> _Task objective_: Reproduce the lines below word for word, leaving out the pictures.

━━━━━ Entries supplied

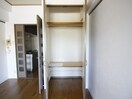 収納 ウインズ竪町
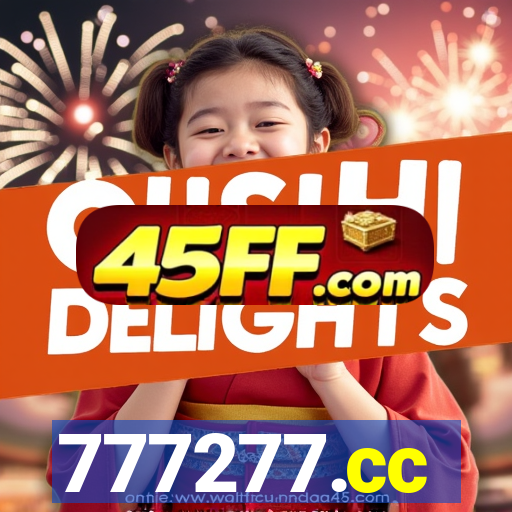 777277.cc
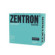 Zentron 30bust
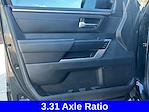 2023 Toyota Tundra CrewMax Cab 4WD Pickup for sale #L5FE86127A - photo 36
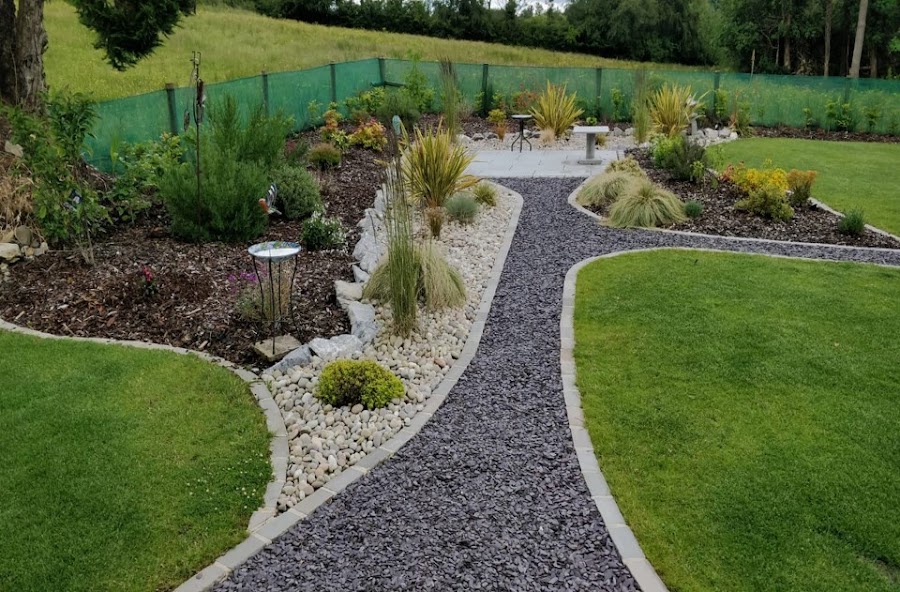 Plantscapes Eireann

━━━━━━━━━━

> _Written answer_:
 収納 ウインズ竪町
 777277.cc
 Zentron 30bust
 2023 Toyota Tundra CrewMax Cab 4WD Pickup for sale #L5FE86127A - photo 36
 Plantscapes Eireann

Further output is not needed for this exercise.